3

I would like to know the best practice concerning the following type of warning:

ptxas warning : Stack size for entry function '_Z11cuda_kernelv' cannot be statically determined

It appears adding the virtual keyword to the destructor of Internal, i.e. moving from __device__ ~Internal(); to __device__ virtual ~Internal(); in the following programme:

template<typename T>
class Internal {
  T val;
public:
  __device__ Internal();
  __device__ virtual ~Internal();
  __device__ const T& get() const;
};

template<typename T>
__device__ Internal<T>::Internal(): val() {}
template<typename T>
__device__ Internal<T>::~Internal() {}
template<typename T>
__device__ const T& Internal<T>::get() const { return val; }


template<typename T>
class Wrapper {
  Internal<T> *arr;
public:
  __device__ Wrapper(size_t);
  __device__ virtual ~Wrapper();
};

template<typename T>
__device__ Wrapper<T>::Wrapper(size_t len): arr(nullptr) {
  printf("%s\n", __PRETTY_FUNCTION__);
  arr = new Internal<T>[len];
}

template<typename T>
__device__ Wrapper<T>::~Wrapper() {
  delete[] arr;
}

__global__ void cuda_kernel() {
  Wrapper<double> *wp = new Wrapper<double>(10);
  delete wp; 
}

int main() {
  cuda_kernel<<<1,1>>>();
  cudaDeviceSynchronize();
  return 0;
}

Having faced with the warning shown above, I wonder what I should do in this case?

unegare
  • 2,197
  • 1
  • 11
  • 25
  • 1
    Unrelated tactical note: This may have been eliminated during minimization, but [`Wrapper` does not observe the Rule of Three (or friends)](https://en.cppreference.com/w/cpp/language/rule_of_three). – user4581301 Mar 28 '22 at 20:30
  • @user4581301, Thank you for the note, although sticking to the rule even in this short reproducible example does not change nothing with the warning [tested], but I guess not sticking to it in this example makes it more concise and "more to the point". Still and all, thanks for your advice. – unegare Mar 28 '22 at 20:53
  • [Cannot reproduce this online](https://godbolt.org/z/KjrjPfzKc). What compiler version and what compiler flags are you using? – Artyer Mar 28 '22 at 21:30
  • 2
    In your godbolt example, go to the output menu and select "compile to binary". Then you will see the report in godbolt. – Robert Crovella Mar 28 '22 at 22:12
  • 2
    The warning is effectively an assembler optimisation pass warning.
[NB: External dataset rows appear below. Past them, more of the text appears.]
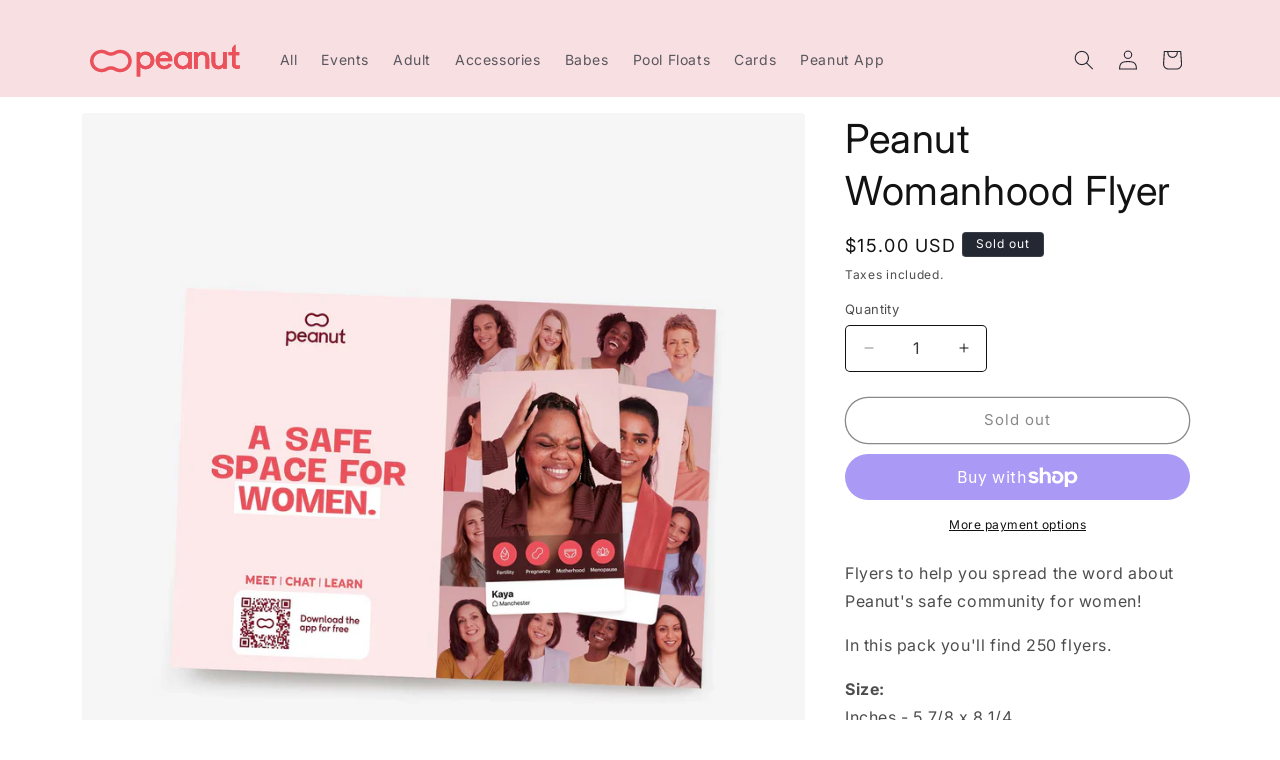

--- FILE ---
content_type: image/svg+xml
request_url: https://shop.peanut-app.io/cdn/shop/files/peanut-app-logo.b98dbc2e.svg?v=1741695626&width=150
body_size: 589
content:
<svg xmlns="http://www.w3.org/2000/svg" fill="none" viewBox="0 0 129 29" height="29" width="129">
<path fill="#EA515A" d="M59.7077 15.0875C59.7077 17.2817 61.2924 19.1573 63.9924 19.1573C65.8941 19.1573 67.1984 18.2195 67.6738 16.9631L70.3434 18.2135C69.0756 20.4077 66.851 21.9706 63.834 21.9706C59.8662 21.9706 56.5322 18.8387 56.5322 14.3C56.5322 9.76136 59.7077 6.62939 63.834 6.62939C67.6433 6.62939 70.8188 9.60507 70.8188 14.1437V15.0815H59.7077V15.0875ZM59.8662 12.3283H67.4848C67.3264 10.6991 65.7417 9.44877 63.834 9.44877C61.6154 9.44877 60.3416 10.7052 59.8662 12.3283Z"></path>
<path fill="#EA515A" d="M87.4083 21.6649H84.5497L84.2328 20.4145L84.1597 20.174L83.9159 20.4145C82.965 21.3523 81.3743 21.9775 79.7896 21.9775C75.6633 21.9775 72.1709 18.8455 72.1709 14.3068C72.1709 9.7682 75.6633 6.63623 79.7896 6.63623C81.3743 6.63623 82.965 7.26142 83.9159 8.19921L84.1597 8.43967L84.2328 8.19921L84.5497 6.94883H87.4083V21.6649ZM79.948 9.44959C76.931 9.44959 75.3098 11.6438 75.3098 14.3008C75.3098 16.9579 76.931 19.1521 79.948 19.1521C82.6481 19.1521 84.5497 16.9579 84.5497 14.3008C84.5497 11.6438 82.6481 9.44959 79.948 9.44959Z"></path>
<path fill="#EA515A" d="M89.4805 6.94883H92.339L92.6559 8.19921L92.7291 8.52984L92.9729 8.19921C93.6067 7.26142 95.1975 6.63623 96.4653 6.63623C100.275 6.63623 102.499 9.14301 102.499 12.5876V21.6709H99.3238V12.5816C99.2263 10.5797 98.245 9.44959 96.1483 9.44959C94.2772 9.44959 92.7169 10.9525 92.6559 12.7679V21.6589H89.4805V6.94883Z"></path>
<path fill="#EA515A" d="M117.591 21.6645H114.733L114.416 20.4141L114.342 20.0414L114.099 20.4141C113.465 21.3519 111.874 21.9771 110.606 21.9771C106.797 21.9771 104.572 19.4703 104.572 16.0258V6.94849H107.748V16.0318C107.809 18.0336 108.796 19.1638 110.923 19.1638C112.764 19.1638 114.318 17.691 114.416 15.8755V6.94849H117.591V21.6645Z"></path>
<path fill="#EA515A" d="M119.157 6.94875H122.046V3.81678L124.557 0.684814H125.161V6.94875H128.367V9.76812H125.161V17.2824C125.161 18.0339 125.587 18.5869 126.246 18.7733C126.502 18.8454 126.77 18.8454 127.026 18.8033L128.684 18.5328V21.3522L127.708 21.5265C126.892 21.6708 126.057 21.6768 125.252 21.4905C123.162 21.0095 122.046 19.5548 122.046 17.2824V9.76812H119.157V6.94875Z"></path>
<path fill="#EA515A" d="M40.1357 6.96665H42.9882L43.2746 8.21703L43.4636 8.37333L43.6221 8.21703C44.5729 7.27924 46.1575 6.65405 47.7422 6.65405C51.8624 6.65405 55.3548 9.78001 55.3548 14.3187C55.3548 18.8573 51.8685 21.9833 47.7422 21.9833C46.188 21.9833 44.5729 21.3581 43.6221 20.4203L43.4636 20.264L43.2746 20.4203V28.3013H40.1357V6.96665ZM47.5899 19.1639C50.6008 19.1639 52.1855 16.9757 52.1855 14.3187C52.1855 11.6616 50.6008 9.47342 47.5899 9.47342C44.8959 9.47342 42.9943 11.6616 42.9943 14.3187C42.9943 16.9697 44.8959 19.1639 47.5899 19.1639Z"></path>
<path fill="#EA515A" d="M25.9767 5C24.1116 5 22.2892 5.51698 20.7106 6.49685C19.065 7.5188 16.8525 7.5188 15.2008 6.49685C13.6222 5.51698 11.7998 5 9.93476 5C4.45541 5 0 9.39437 0 14.7987C0 20.203 4.45541 24.5973 9.93476 24.5973C11.7998 24.5973 13.6222 24.0804 15.2069 23.1005C16.8525 22.0785 19.065 22.0785 20.7106 23.1005C22.2892 24.0804 24.1116 24.5973 25.9767 24.5973C31.456 24.5973 35.9114 20.203 35.9114 14.7987C35.9114 9.39437 31.456 5 25.9767 5ZM32.8822 14.7987C32.8822 18.5558 29.786 21.6157 25.9767 21.6157C24.6784 21.6157 23.4168 21.255 22.3197 20.5817C21.0093 19.7701 19.4977 19.3373 17.9496 19.3373C16.4015 19.3373 14.8961 19.7701 13.5856 20.5817C12.4885 21.261 11.2269 21.6217 9.92867 21.6217C6.11933 21.6217 3.02309 18.5618 3.02309 14.8047C3.02309 11.0475 6.11933 7.98769 9.92867 7.98769C11.2269 7.98769 12.4885 8.34838 13.5856 9.02166C16.1943 10.6448 19.705 10.6448 22.3136 9.02166C23.4107 8.34237 24.6723 7.98168 25.9706 7.98168C29.786 7.98769 32.8822 11.0415 32.8822 14.7987Z"></path>
<path fill="#EA515A" d="M59.7077 15.0875C59.7077 17.2817 61.2924 19.1573 63.9924 19.1573C65.8941 19.1573 67.1984 18.2195 67.6738 16.9631L70.3434 18.2135C69.0756 20.4077 66.851 21.9706 63.834 21.9706C59.8662 21.9706 56.5322 18.8387 56.5322 14.3C56.5322 9.76136 59.7077 6.62939 63.834 6.62939C67.6433 6.62939 70.8188 9.60507 70.8188 14.1437V15.0815H59.7077V15.0875ZM59.8662 12.3283H67.4848C67.3264 10.6991 65.7417 9.44877 63.834 9.44877C61.6154 9.44877 60.3416 10.7052 59.8662 12.3283Z"></path>
<path fill="#EA515A" d="M87.4083 21.664H84.5497L84.1597 20.1672L83.9159 20.4077C82.965 21.3454 81.3743 21.9706 79.7896 21.9706C75.6633 21.9706 72.1709 18.8387 72.1709 14.3C72.1709 9.76136 75.6633 6.62939 79.7896 6.62939C81.3743 6.62939 82.965 7.25459 83.9159 8.19237L84.1597 8.43283L84.5497 6.93598H87.4083V21.664ZM79.948 9.44877C76.931 9.44877 75.3098 11.6429 75.3098 14.3C75.3098 16.9571 76.931 19.1513 79.948 19.1513C82.6481 19.1513 84.5497 16.9571 84.5497 14.3C84.5497 11.6429 82.6481 9.44877 79.948 9.44877Z"></path>
<path fill="#EA515A" d="M89.4805 6.94883H92.339L92.7291 8.52984L92.9729 8.19921C93.6067 7.26142 95.1975 6.63623 96.4653 6.63623C100.275 6.63623 102.499 9.14301 102.499 12.5876V21.6709H99.3238V12.5816C99.2263 10.5797 98.245 9.44959 96.1483 9.44959C94.2772 9.44959 92.7169 10.9525 92.6559 12.7679V21.6589H89.4805V6.94883Z"></path>
<path fill="#EA515A" d="M117.591 21.6645H114.733L114.342 20.0414L114.099 20.4141C113.465 21.3519 111.874 21.9771 110.606 21.9771C106.797 21.9771 104.572 19.4703 104.572 16.0258V6.94849H107.748V16.0318C107.809 18.0336 108.796 19.1638 110.923 19.1638C112.764 19.1638 114.318 17.691 114.416 15.8755V6.94849H117.591V21.6645Z"></path>
<path fill="#EA515A" d="M119.157 6.94875H122.046V3.81678L124.557 0.684814H125.161V6.94875H128.367V9.76812H125.161V17.2824C125.161 18.0339 125.587 18.5869 126.246 18.7733C126.502 18.8454 126.77 18.8454 127.026 18.8033L128.684 18.5328V21.3522L127.708 21.5265C126.892 21.6708 126.057 21.6768 125.252 21.4905C123.162 21.0095 122.046 19.5548 122.046 17.2824V9.76812H119.157V6.94875Z"></path>
<path fill="#EA515A" d="M40.1357 6.96665H42.9882L43.3478 8.52963L43.6221 8.21703C44.5729 7.27924 46.1575 6.65405 47.7422 6.65405C51.8624 6.65405 55.3548 9.78001 55.3548 14.3187C55.3548 18.8573 51.8685 21.9833 47.7422 21.9833C46.188 21.9833 44.5729 21.3581 43.6221 20.4203L43.2685 20.0776L43.2746 28.3013H40.1357V6.96665ZM47.5899 19.1639C50.6008 19.1639 52.1855 16.9757 52.1855 14.3187C52.1855 11.6616 50.6008 9.47342 47.5899 9.47342C44.8959 9.47342 42.9943 11.6616 42.9943 14.3187C42.9943 16.9697 44.8959 19.1639 47.5899 19.1639Z"></path>
</svg>
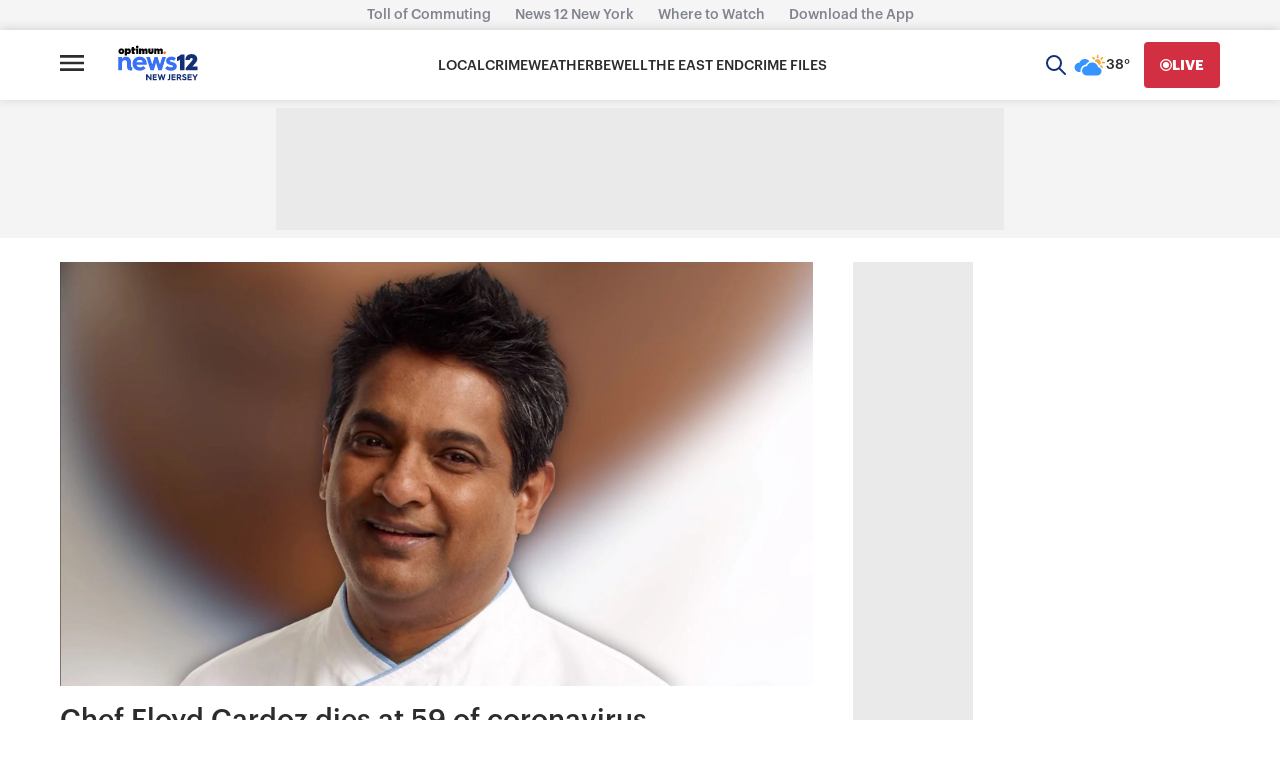

--- FILE ---
content_type: application/javascript; charset=utf-8
request_url: https://fundingchoicesmessages.google.com/f/AGSKWxWxc0GPGVXn-Z1_cUyzfUw7GKesDGlmI5UgYEYq8gs5VGpnhV5pm3nSHgvnPEhJxBxLXf3IGuTf9skblf_rcHTcCGTnwiPiWkHUgoWhA-OQDSqIJGfr5YYxwNS2docjRckYaTB3ycaZClry-4L2kVZebBj3MiWuJ4n4G6FTWKr4wKVEHlgw3ZAywmw=/_/afr?auid=/pgad./amazon-ad-/layer/ads./ads/intermarkets_
body_size: -1288
content:
window['61a39ae6-2b72-474e-9e6c-10ff4a26da5d'] = true;

--- FILE ---
content_type: text/plain;charset=UTF-8
request_url: https://c.pub.network/v2/c
body_size: -266
content:
db309891-c57a-4c12-9ebc-ffe349d15709

--- FILE ---
content_type: text/plain;charset=UTF-8
request_url: https://c.pub.network/v2/c
body_size: -114
content:
15661a34-3e86-44c4-8ad1-8fd0dcb5d5ae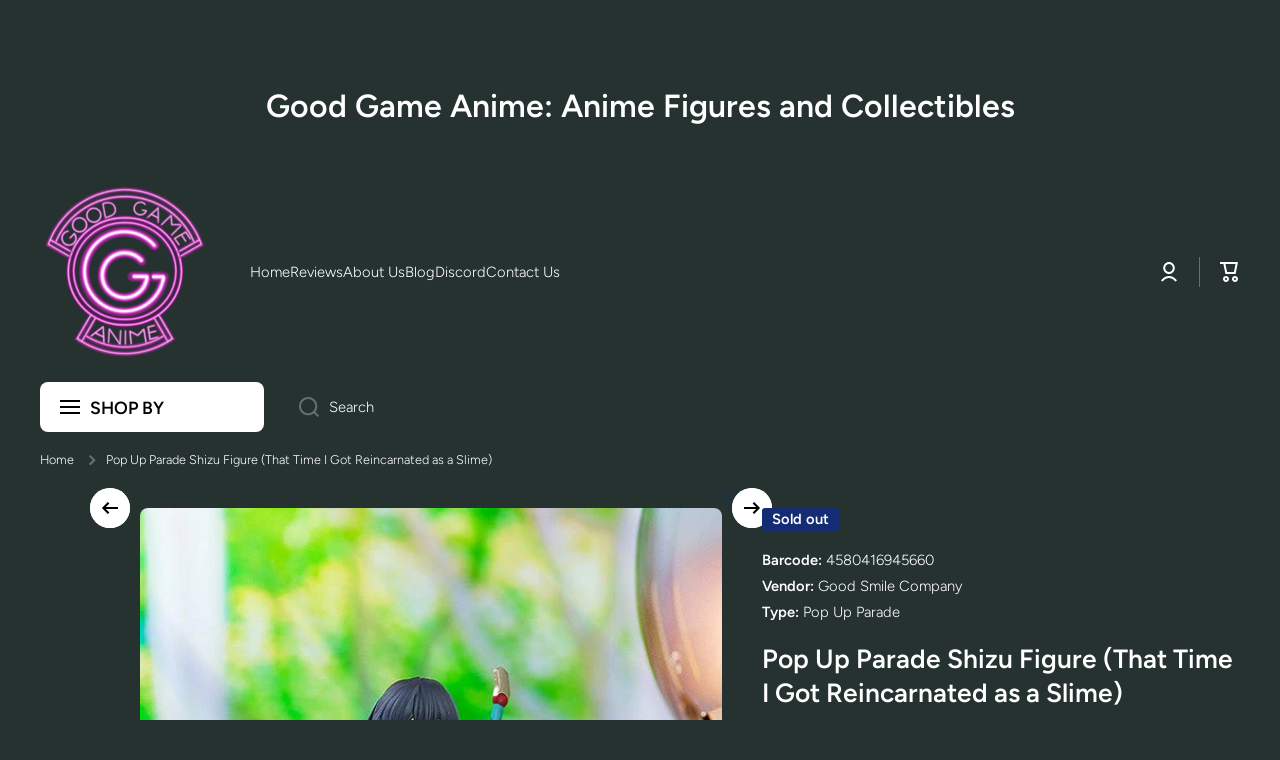

--- FILE ---
content_type: text/css
request_url: https://goodgameanime.com/cdn/shop/t/16/assets/component-price.css?v=90604987399497817061767140639
body_size: -687
content:
.price{color:var(--color-price)}.price__main-color{color:var(--color-price)}.price__regular{text-decoration-line:line-through}.price__sale{color:var(--color-old-price)}.product-card .unit-price{display:inline-flex;margin-top:3px}.unit-price{color:var(--color-base)}.product-page-section .unit-price{margin-top:5px}

--- FILE ---
content_type: text/css
request_url: https://goodgameanime.com/cdn/shop/t/16/assets/component-main-product-tabs.css?v=57645140608977687571767140624
body_size: -700
content:
.product-page-section .chm-toggle__button{display:flex;align-items:center;margin-top:var(--padding4);margin-bottom:var(--padding2);padding:0}.chm-toggle__button~.chm-toggle__button:empty+*{margin-top:var(--padding4)}.chm-toggle__button:empty{display:none}.chm-toggle__button svg{margin-right:10px;width:20px;height:20px}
All you can do is ignore it, understanding that there are potentially performance opportunities being left on the table – talonmies Mar 28 '22 at 22:39

1 Answers1

2

The very short answer is that there is nothing you can do about this particular warning.

In more detail:

  1. This warning is an assembler warning, not a compiler warning
  2. The NVIDIA toolchain relies on a lot of assembler level optimizations to produce performant SASS machine code that runs on the silicon. The NVIDIA compiler emits PTX virtual machine language which can undergo significant transformation when assembled. This includes resolution of single static assignment form compiler output into static register assignment (and register spilling to local memory), inline expansion of functions, and emission of a statically compiled stack reservation. All of these are potentially performance optimizing operations.
  3. This is an informational warning from the assembler, which is telling you that during a static code analysis, the assembler was unable to determine the stack size.
  4. The most normal scenario when the assembler emits this warning is when recursion is detected within kernel code. Your use case is clearly another.
  5. The warning comes from an assembler optimisation pass. The assembler is letting you know that there are potentially performance improvement opportunities being left on the table because the structure of the compiler output of your code can't allow it to statically determine the stack size
  6. The fallback the assembler will use will be more boilerplate SASS to set-up and tear-down the per thread stack which the kernel will require to run. The warning is letting you know that happened.
talonmies
  • 70,661
  • 34
  • 192
  • 269